** WORK REQUEST **
With the pictures excluded, reproduce all of the data exactly.

[Document images with source code]
------------------------
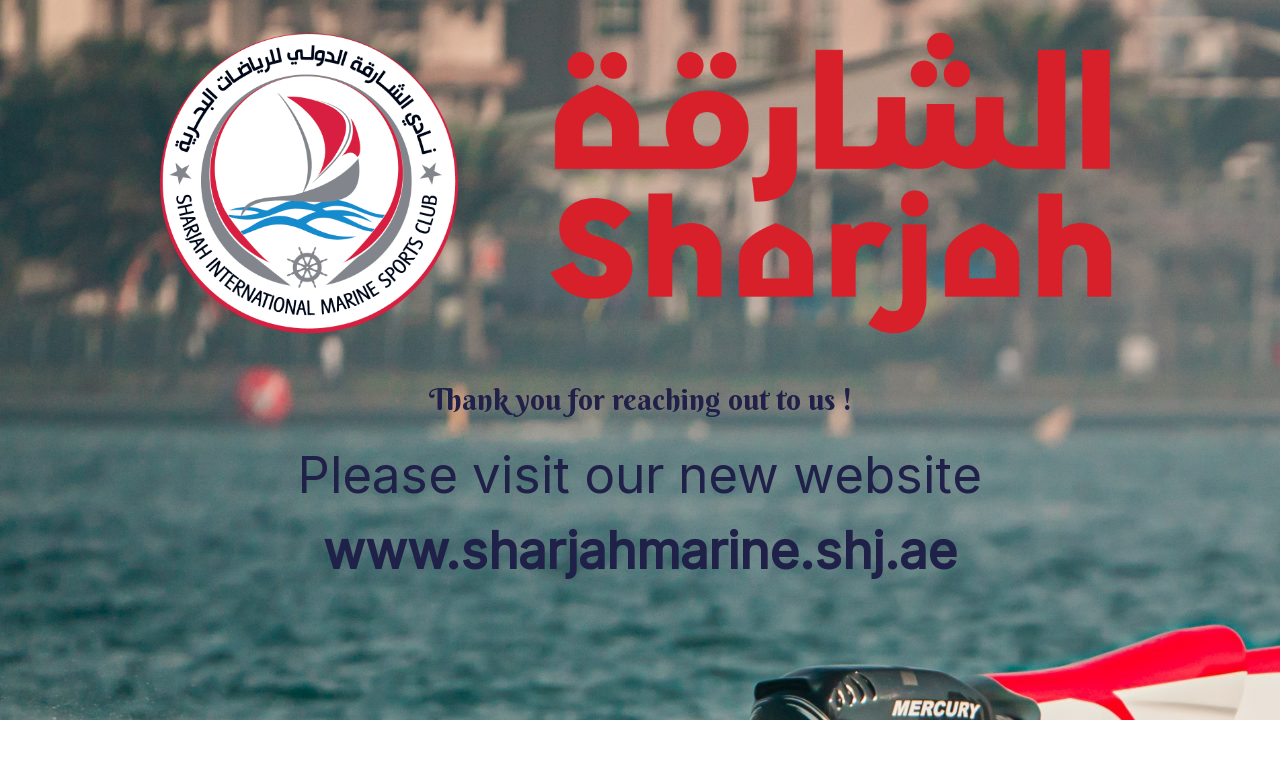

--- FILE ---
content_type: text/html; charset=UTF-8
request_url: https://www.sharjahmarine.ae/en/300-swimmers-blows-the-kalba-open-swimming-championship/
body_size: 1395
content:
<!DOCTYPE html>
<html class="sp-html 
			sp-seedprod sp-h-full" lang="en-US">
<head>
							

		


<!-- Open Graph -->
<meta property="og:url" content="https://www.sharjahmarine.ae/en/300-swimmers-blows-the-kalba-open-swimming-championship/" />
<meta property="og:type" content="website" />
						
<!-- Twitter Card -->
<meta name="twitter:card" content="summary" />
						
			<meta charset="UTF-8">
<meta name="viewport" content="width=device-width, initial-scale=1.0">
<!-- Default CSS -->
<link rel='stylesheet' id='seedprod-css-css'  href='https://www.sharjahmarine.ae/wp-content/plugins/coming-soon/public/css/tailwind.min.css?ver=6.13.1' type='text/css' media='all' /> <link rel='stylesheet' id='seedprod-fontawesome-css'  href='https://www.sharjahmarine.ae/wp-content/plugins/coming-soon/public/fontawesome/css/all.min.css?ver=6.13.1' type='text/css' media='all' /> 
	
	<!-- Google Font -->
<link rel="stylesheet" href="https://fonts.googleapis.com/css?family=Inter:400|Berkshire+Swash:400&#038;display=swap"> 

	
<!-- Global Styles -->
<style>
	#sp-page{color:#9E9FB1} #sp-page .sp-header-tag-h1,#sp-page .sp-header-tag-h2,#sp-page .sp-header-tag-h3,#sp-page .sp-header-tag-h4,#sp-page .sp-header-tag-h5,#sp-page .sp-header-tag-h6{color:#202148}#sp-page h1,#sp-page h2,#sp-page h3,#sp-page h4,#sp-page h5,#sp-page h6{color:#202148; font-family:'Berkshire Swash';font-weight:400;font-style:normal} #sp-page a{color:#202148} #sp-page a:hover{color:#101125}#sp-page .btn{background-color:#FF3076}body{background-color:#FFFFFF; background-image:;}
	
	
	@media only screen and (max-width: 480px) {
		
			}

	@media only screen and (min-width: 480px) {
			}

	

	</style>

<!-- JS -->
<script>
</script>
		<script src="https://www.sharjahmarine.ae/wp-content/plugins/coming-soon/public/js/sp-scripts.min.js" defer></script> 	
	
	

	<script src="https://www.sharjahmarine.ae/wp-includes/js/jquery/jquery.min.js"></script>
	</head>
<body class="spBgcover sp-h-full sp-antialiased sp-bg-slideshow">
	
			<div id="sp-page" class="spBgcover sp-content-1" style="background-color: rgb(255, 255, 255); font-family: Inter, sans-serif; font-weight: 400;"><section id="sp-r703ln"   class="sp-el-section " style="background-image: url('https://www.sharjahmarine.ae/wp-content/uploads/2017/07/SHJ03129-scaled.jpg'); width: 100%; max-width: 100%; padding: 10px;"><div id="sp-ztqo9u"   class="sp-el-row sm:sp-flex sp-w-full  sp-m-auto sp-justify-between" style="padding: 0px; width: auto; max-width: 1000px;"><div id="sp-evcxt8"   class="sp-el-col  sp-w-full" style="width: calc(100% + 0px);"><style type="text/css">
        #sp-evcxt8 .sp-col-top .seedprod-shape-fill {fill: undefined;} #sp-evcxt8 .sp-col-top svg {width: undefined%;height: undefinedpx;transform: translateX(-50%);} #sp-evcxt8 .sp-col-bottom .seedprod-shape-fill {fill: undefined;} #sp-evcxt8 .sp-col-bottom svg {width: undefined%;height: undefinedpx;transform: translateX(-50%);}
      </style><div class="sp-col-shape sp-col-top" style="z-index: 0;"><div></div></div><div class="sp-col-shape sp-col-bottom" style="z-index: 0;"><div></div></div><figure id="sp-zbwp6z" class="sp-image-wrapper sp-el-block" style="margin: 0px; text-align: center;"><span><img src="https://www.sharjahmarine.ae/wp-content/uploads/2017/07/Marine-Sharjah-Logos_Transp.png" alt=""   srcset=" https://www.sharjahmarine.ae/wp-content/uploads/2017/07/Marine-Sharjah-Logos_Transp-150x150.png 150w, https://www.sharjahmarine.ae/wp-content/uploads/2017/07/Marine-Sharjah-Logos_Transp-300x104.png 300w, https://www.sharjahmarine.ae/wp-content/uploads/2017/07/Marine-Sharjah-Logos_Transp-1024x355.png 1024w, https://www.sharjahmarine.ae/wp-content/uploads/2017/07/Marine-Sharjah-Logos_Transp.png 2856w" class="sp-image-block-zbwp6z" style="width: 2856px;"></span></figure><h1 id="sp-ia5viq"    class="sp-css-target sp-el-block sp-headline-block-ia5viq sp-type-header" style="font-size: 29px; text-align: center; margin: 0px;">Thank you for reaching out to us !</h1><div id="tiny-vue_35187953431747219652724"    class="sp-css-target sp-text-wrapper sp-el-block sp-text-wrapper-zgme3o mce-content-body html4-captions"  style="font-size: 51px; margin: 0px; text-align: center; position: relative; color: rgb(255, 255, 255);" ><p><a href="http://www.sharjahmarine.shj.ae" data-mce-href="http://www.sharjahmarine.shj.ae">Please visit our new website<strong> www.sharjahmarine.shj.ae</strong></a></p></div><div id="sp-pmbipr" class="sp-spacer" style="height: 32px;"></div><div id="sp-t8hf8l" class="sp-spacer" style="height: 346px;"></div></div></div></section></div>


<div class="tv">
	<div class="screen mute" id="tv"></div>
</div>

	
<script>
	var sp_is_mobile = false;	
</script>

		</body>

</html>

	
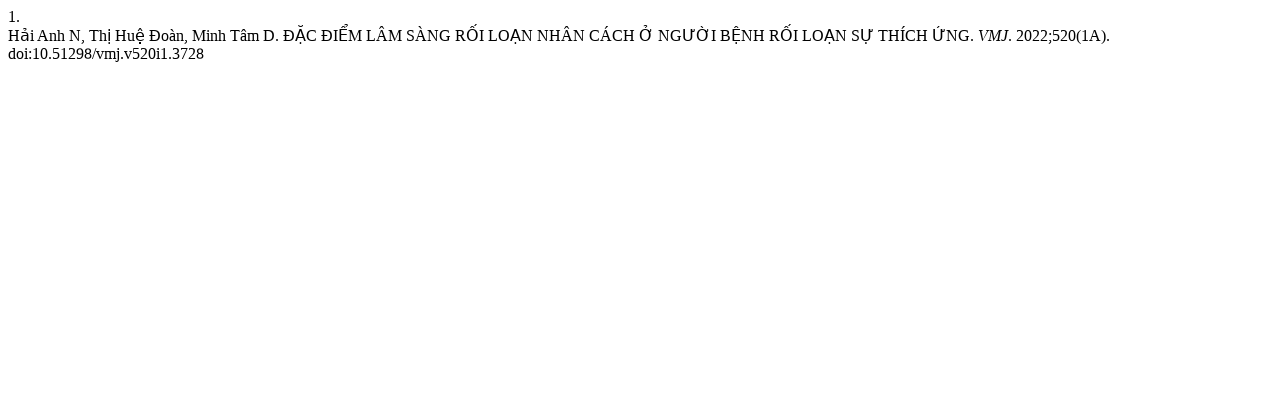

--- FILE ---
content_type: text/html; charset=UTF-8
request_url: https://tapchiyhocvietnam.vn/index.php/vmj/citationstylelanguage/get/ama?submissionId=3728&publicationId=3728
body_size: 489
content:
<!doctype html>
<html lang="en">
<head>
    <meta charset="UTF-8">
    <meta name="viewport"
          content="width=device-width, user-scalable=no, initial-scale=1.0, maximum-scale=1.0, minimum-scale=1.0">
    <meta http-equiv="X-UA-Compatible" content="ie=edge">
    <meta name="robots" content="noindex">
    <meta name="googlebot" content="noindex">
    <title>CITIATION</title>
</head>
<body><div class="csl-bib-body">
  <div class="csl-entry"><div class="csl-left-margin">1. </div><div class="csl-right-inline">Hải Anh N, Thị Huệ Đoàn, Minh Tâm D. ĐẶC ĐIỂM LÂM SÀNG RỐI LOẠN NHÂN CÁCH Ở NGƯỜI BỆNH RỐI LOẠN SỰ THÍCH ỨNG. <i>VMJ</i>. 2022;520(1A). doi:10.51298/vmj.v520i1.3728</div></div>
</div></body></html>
------------------------
** SOLUTION TO THE PROBLEM **
--- FILE ---
content_type: text/html; charset=UTF-8
request_url: https://www.sharjahmarine.ae/en/300-swimmers-blows-the-kalba-open-swimming-championship/
body_size: 1395
content:
<!DOCTYPE html>
<html class="sp-html 
			sp-seedprod sp-h-full" lang="en-US">
<head>
							

		


<!-- Open Graph -->
<meta property="og:url" content="https://www.sharjahmarine.ae/en/300-swimmers-blows-the-kalba-open-swimming-championship/" />
<meta property="og:type" content="website" />
						
<!-- Twitter Card -->
<meta name="twitter:card" content="summary" />
						
			<meta charset="UTF-8">
<meta name="viewport" content="width=device-width, initial-scale=1.0">
<!-- Default CSS -->
<link rel='stylesheet' id='seedprod-css-css'  href='https://www.sharjahmarine.ae/wp-content/plugins/coming-soon/public/css/tailwind.min.css?ver=6.13.1' type='text/css' media='all' /> <link rel='stylesheet' id='seedprod-fontawesome-css'  href='https://www.sharjahmarine.ae/wp-content/plugins/coming-soon/public/fontawesome/css/all.min.css?ver=6.13.1' type='text/css' media='all' /> 
	
	<!-- Google Font -->
<link rel="stylesheet" href="https://fonts.googleapis.com/css?family=Inter:400|Berkshire+Swash:400&#038;display=swap"> 

	
<!-- Global Styles -->
<style>
	#sp-page{color:#9E9FB1} #sp-page .sp-header-tag-h1,#sp-page .sp-header-tag-h2,#sp-page .sp-header-tag-h3,#sp-page .sp-header-tag-h4,#sp-page .sp-header-tag-h5,#sp-page .sp-header-tag-h6{color:#202148}#sp-page h1,#sp-page h2,#sp-page h3,#sp-page h4,#sp-page h5,#sp-page h6{color:#202148; font-family:'Berkshire Swash';font-weight:400;font-style:normal} #sp-page a{color:#202148} #sp-page a:hover{color:#101125}#sp-page .btn{background-color:#FF3076}body{background-color:#FFFFFF; background-image:;}
	
	
	@media only screen and (max-width: 480px) {
		
			}

	@media only screen and (min-width: 480px) {
			}

	

	</style>

<!-- JS -->
<script>
</script>
		<script src="https://www.sharjahmarine.ae/wp-content/plugins/coming-soon/public/js/sp-scripts.min.js" defer></script> 	
	
	

	<script src="https://www.sharjahmarine.ae/wp-includes/js/jquery/jquery.min.js"></script>
	</head>
<body class="spBgcover sp-h-full sp-antialiased sp-bg-slideshow">
	
			<div id="sp-page" class="spBgcover sp-content-1" style="background-color: rgb(255, 255, 255); font-family: Inter, sans-serif; font-weight: 400;"><section id="sp-r703ln"   class="sp-el-section " style="background-image: url('https://www.sharjahmarine.ae/wp-content/uploads/2017/07/SHJ03129-scaled.jpg'); width: 100%; max-width: 100%; padding: 10px;"><div id="sp-ztqo9u"   class="sp-el-row sm:sp-flex sp-w-full  sp-m-auto sp-justify-between" style="padding: 0px; width: auto; max-width: 1000px;"><div id="sp-evcxt8"   class="sp-el-col  sp-w-full" style="width: calc(100% + 0px);"><style type="text/css">
        #sp-evcxt8 .sp-col-top .seedprod-shape-fill {fill: undefined;} #sp-evcxt8 .sp-col-top svg {width: undefined%;height: undefinedpx;transform: translateX(-50%);} #sp-evcxt8 .sp-col-bottom .seedprod-shape-fill {fill: undefined;} #sp-evcxt8 .sp-col-bottom svg {width: undefined%;height: undefinedpx;transform: translateX(-50%);}
      </style><div class="sp-col-shape sp-col-top" style="z-index: 0;"><div></div></div><div class="sp-col-shape sp-col-bottom" style="z-index: 0;"><div></div></div><figure id="sp-zbwp6z" class="sp-image-wrapper sp-el-block" style="margin: 0px; text-align: center;"><span><img src="https://www.sharjahmarine.ae/wp-content/uploads/2017/07/Marine-Sharjah-Logos_Transp.png" alt=""   srcset=" https://www.sharjahmarine.ae/wp-content/uploads/2017/07/Marine-Sharjah-Logos_Transp-150x150.png 150w, https://www.sharjahmarine.ae/wp-content/uploads/2017/07/Marine-Sharjah-Logos_Transp-300x104.png 300w, https://www.sharjahmarine.ae/wp-content/uploads/2017/07/Marine-Sharjah-Logos_Transp-1024x355.png 1024w, https://www.sharjahmarine.ae/wp-content/uploads/2017/07/Marine-Sharjah-Logos_Transp.png 2856w" class="sp-image-block-zbwp6z" style="width: 2856px;"></span></figure><h1 id="sp-ia5viq"    class="sp-css-target sp-el-block sp-headline-block-ia5viq sp-type-header" style="font-size: 29px; text-align: center; margin: 0px;">Thank you for reaching out to us !</h1><div id="tiny-vue_35187953431747219652724"    class="sp-css-target sp-text-wrapper sp-el-block sp-text-wrapper-zgme3o mce-content-body html4-captions"  style="font-size: 51px; margin: 0px; text-align: center; position: relative; color: rgb(255, 255, 255);" ><p><a href="http://www.sharjahmarine.shj.ae" data-mce-href="http://www.sharjahmarine.shj.ae">Please visit our new website<strong> www.sharjahmarine.shj.ae</strong></a></p></div><div id="sp-pmbipr" class="sp-spacer" style="height: 32px;"></div><div id="sp-t8hf8l" class="sp-spacer" style="height: 346px;"></div></div></div></section></div>


<div class="tv">
	<div class="screen mute" id="tv"></div>
</div>

	
<script>
	var sp_is_mobile = false;	
</script>

		</body>

</html>

	

--- FILE ---
content_type: text/html; charset=UTF-8
request_url: https://tapchiyhocvietnam.vn/index.php/vmj/citationstylelanguage/get/ama?submissionId=3728&publicationId=3728
body_size: 489
content:
<!doctype html>
<html lang="en">
<head>
    <meta charset="UTF-8">
    <meta name="viewport"
          content="width=device-width, user-scalable=no, initial-scale=1.0, maximum-scale=1.0, minimum-scale=1.0">
    <meta http-equiv="X-UA-Compatible" content="ie=edge">
    <meta name="robots" content="noindex">
    <meta name="googlebot" content="noindex">
    <title>CITIATION</title>
</head>
<body><div class="csl-bib-body">
  <div class="csl-entry"><div class="csl-left-margin">1. </div><div class="csl-right-inline">Hải Anh N, Thị Huệ Đoàn, Minh Tâm D. ĐẶC ĐIỂM LÂM SÀNG RỐI LOẠN NHÂN CÁCH Ở NGƯỜI BỆNH RỐI LOẠN SỰ THÍCH ỨNG. <i>VMJ</i>. 2022;520(1A). doi:10.51298/vmj.v520i1.3728</div></div>
</div></body></html>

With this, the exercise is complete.